--- BEGIN Raw records ---
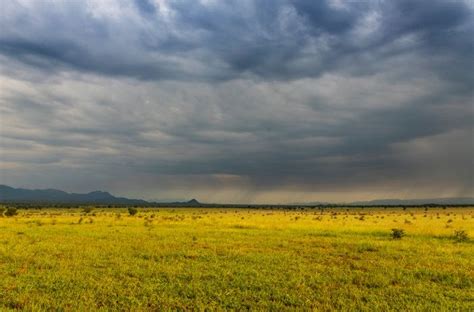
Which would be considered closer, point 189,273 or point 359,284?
point 359,284

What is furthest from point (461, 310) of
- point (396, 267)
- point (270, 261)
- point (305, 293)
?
point (270, 261)

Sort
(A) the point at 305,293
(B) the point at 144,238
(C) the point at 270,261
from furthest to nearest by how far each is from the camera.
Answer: (B) the point at 144,238 < (C) the point at 270,261 < (A) the point at 305,293

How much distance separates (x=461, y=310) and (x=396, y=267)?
7.06m

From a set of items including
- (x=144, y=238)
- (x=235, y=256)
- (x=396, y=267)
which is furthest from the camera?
(x=144, y=238)

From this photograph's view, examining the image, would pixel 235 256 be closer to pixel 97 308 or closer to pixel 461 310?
pixel 97 308

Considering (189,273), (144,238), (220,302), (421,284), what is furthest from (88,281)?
(144,238)

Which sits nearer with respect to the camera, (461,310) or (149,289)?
(461,310)

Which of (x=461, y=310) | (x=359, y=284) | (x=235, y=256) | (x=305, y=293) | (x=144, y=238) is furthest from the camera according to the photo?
(x=144, y=238)

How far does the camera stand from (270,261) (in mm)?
21391

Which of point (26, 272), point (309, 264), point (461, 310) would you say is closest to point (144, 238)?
point (26, 272)

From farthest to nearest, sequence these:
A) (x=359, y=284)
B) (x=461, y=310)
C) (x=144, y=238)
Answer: (x=144, y=238) → (x=359, y=284) → (x=461, y=310)

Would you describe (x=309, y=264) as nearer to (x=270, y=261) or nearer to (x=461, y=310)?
(x=270, y=261)

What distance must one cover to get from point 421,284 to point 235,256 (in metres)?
10.2

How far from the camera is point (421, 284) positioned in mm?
16297
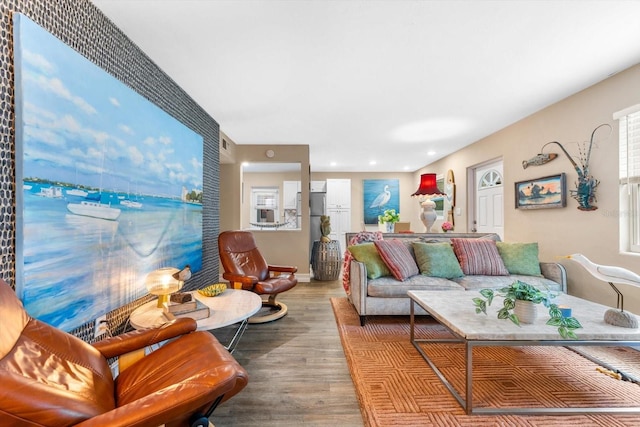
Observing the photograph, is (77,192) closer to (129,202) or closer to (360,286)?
--- END Raw records ---
Output every line of the listing from the line containing "From farthest to" through the final line of the listing, both included, as a Markdown table with the columns Row and Line. Number the rows, skip blank lines, and leave the pictures out.

_Exercise answer_.
| Row | Line |
|---|---|
| 1 | From farthest to nearest, sequence these: |
| 2 | A) (x=359, y=284) |
| 3 | B) (x=461, y=310) |
| 4 | C) (x=144, y=238) |
| 5 | Answer: (x=144, y=238) → (x=359, y=284) → (x=461, y=310) |
| 6 | Would you describe (x=309, y=264) as nearer to (x=270, y=261) or nearer to (x=461, y=310)? |
| 7 | (x=270, y=261) |
| 8 | What distance must one cover to get from point 421,284 to point 235,256 (in metres)? |
| 9 | 10.2 |
| 10 | How far from the camera is point (421, 284) positioned in mm? |
| 11 | 16297 |
| 12 | Observing the photograph, is (77,192) closer to (129,202) or closer to (360,286)? |